Мы с ним подолгу играли в баскетбол на его ферме в Индиане, то один на один, то двое на двое с черными соседскими мальчишками. Он как будто понимал, что я нахожусь под сильным стрессом в этом новом, равнодушном к моим художествам, мире и давал мне как следует выложиться в баскетболе. Он вообще здорово мне помог, этот, казалось бы, флегматичный, с блуждающей улыбкой полуянки-полуфранцуз. С его связями в академической среде он легко добывал для меня приглашения на разные кампусы с лекциями о советской цензуре. Сам он к тому времени считался колоссальным специалистом по военной истории СССР. Можно было приехать к нему и спросить, что он знает о Фрунзе. Фрунзе?! Тут вся его флегма испарялась, и он мог часами говорить о военной реформе двадцатых годов.
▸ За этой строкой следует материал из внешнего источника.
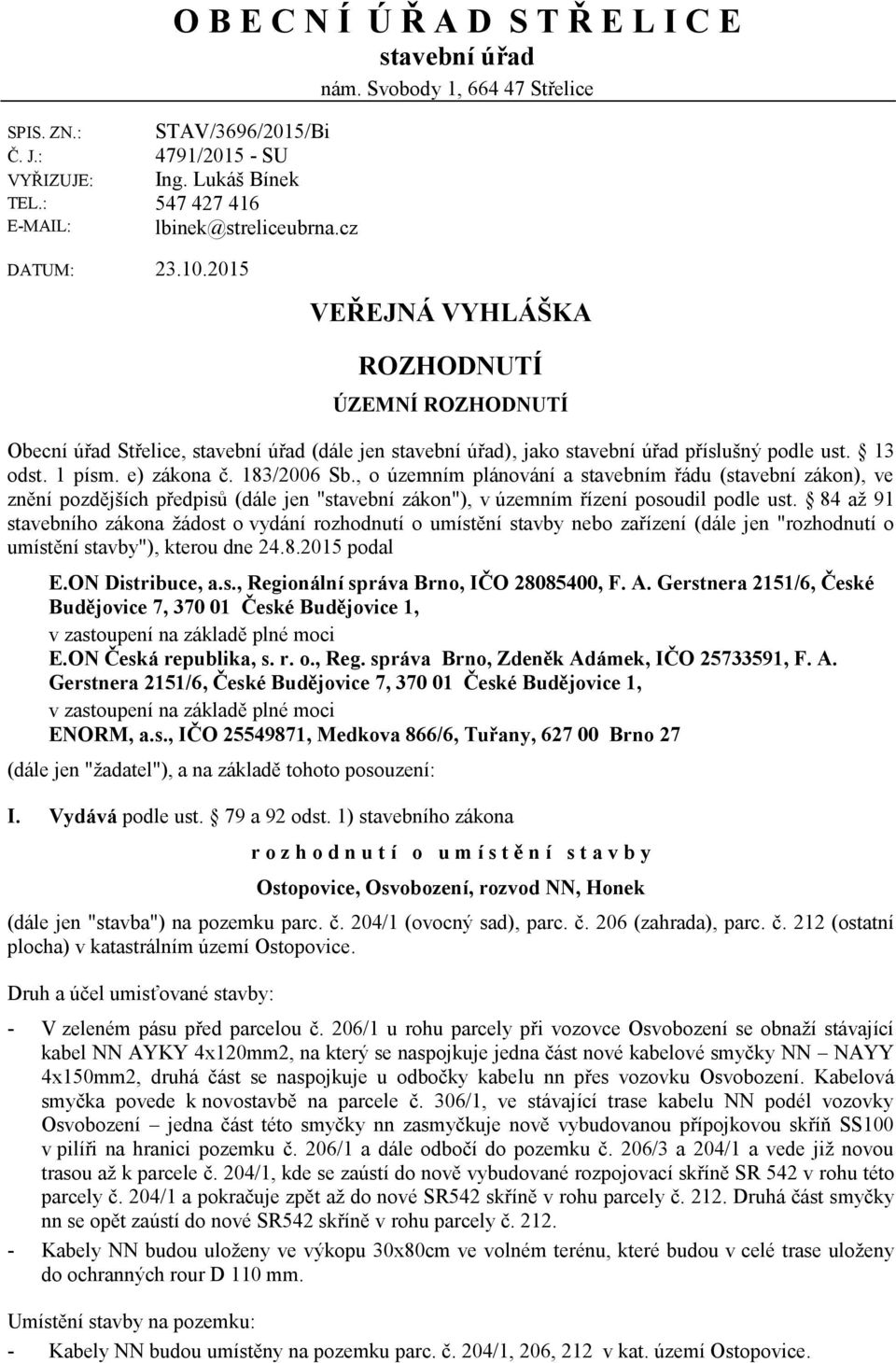 2015 VEŘEJNÁ VYHLÁŠKA ROZHODNUTÍ ÚZEMNÍ ROZHODNUTÍ Obecní úřad Střelice, stavební úřad (dále jen stavební úřad), jako stavební úřad příslušný podle ust. 13 odst. 1 písm. e) zákona č. 183/2006 Sb.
Потом он вдруг, как это бывает, ни с того ни с сего заболел здоровенной опухолью в животе, от которой пошли расползаться убийственные ручейки по всему телу. Боролся он, как и подобает бывшему спецназу, да к тому же еще и гугеноту по рождению, не теряя устойчивости и достоинства. Проходил через сложные операции, курсы радио– и химиотерапии и даже через экспериментальный курс генной стимуляции в Национальном институте здравоохранения. У него была маленькая дочка Сузи, и он хотел подольше протянуть, чтобы она запомнила отца. В перерывах между курсами он даже играл в баскетбол, правда, больше не приглашал соседских мальчишек.
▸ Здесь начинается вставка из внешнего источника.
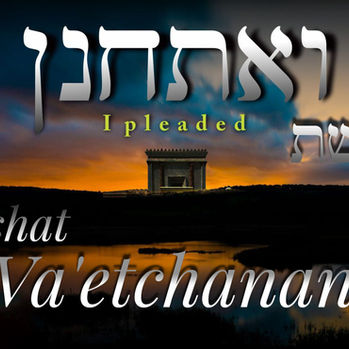 August 9, 2025: Torah Portion Parashat Va'etchanan - "And I Pleaded"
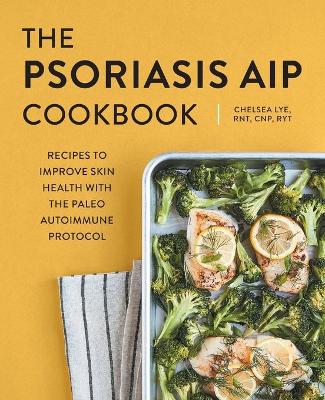 Cover of The Psoriasis AIP Cookbook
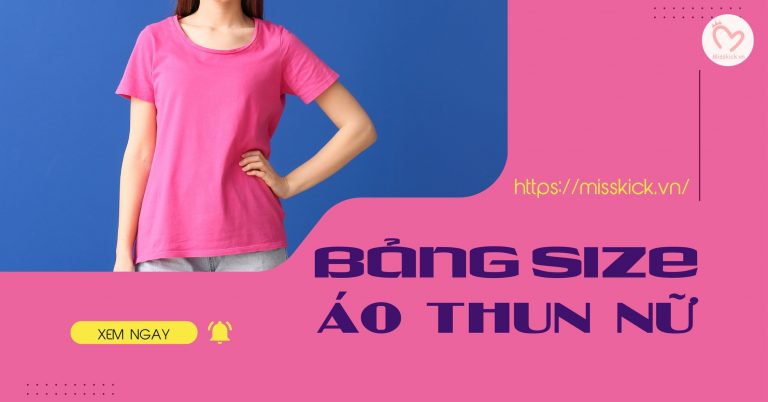 Bảng size áo thun nữ chi tiết và cách đo size áo thun nữ chính xác nhất
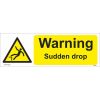 Warning Sudden Drop Sign, Construction Signs, construction warning signs, caution signs uk, warning signs, Caution signs, health and safety signs, uk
Мы с Кимберли ездили по Европе в то лето, когда Чарли умер. Вернувшись в Индиану, мы вместо него нашли красивый гранитный куб общим объемом чуть побольше баскетбольного мяча. Тщательно продуманный ландшафт кладбища, казалось, предлагал смешивать скорбь с покоем и употреблять по предписанию врача. «Ты помнишь дэдди?» – спросила Ким свою племянницу. С удивительной строгостью крошечная Сузи подняла пальчик в серые небеса и произнесла: «Мой дэдди там!» Трудно сказать, добился ли Чарли своей цели, запомнила ли дочка его рыжий ёжик.
Бенни
На этой же странице я нашел телефон Бенни Дарданелла, президента кинопроизводства «Триграм лтд.» из Лос-Анджелеса. Интересно, что в те времена, когда мы с ним общались, то есть лет двенадцать-тринадцать назад, электронной почты не было и в помине. Даже и компьютеров я что-то не припомню в его шикарном офисе на Сансет-бульваре. Бенни тогда, должно быть, было под восемьдесят, но он хотел выглядеть лет на десять моложе и красил свои волосы в густо-коричневый цвет, под стать обильной пигментации в прорехах растительности. Он носил выцветшие джинсы (в СССР такие называли отвратительным словом «варёнки») и ковбойские сапожки на высоких каблуках. Шикарный голливудский псевдоним он придумал лет за сорок до нашей встречи, когда вернулся с войны. А по паспорту он был Венедиктом Книповичем и происходил из города Луцка на Украине.
Когда мы с одним начинающим режиссером пробились к нему и предложили проект фантастического фильма об Одессе, мы были уверены, что он нас и слушать не станет. Неожиданно Бенни проявил жгучий интерес к этой идее и чувствительную симпатию к моей особе. Мне было уже за пятьдесят, но ему я почему-то представлялся едва ли не юношей, пришедшим по его стопам искать fame and fortune[142] в Голливуде. Это был первый в моей жизни настоящий магнат-миллионер, и я смотрел на него, признаться, с сугубо этнографическим интересом, а он тем временем раскручивал пружину своих колоссальных связей в киномире. Вскоре самое главное в этом деле, «распределение финансового риска», было достигнуто, и Бенни сам пожелал стать продюсером. Существовало одно, но серьезное препятствие. После войны на Тихом океане Бенни зарекся когда-нибудь еще подняться в воздух на самолете, а как еще мог он добраться до тех неправдоподобных «старых стран», где должны были проходить основные съемки.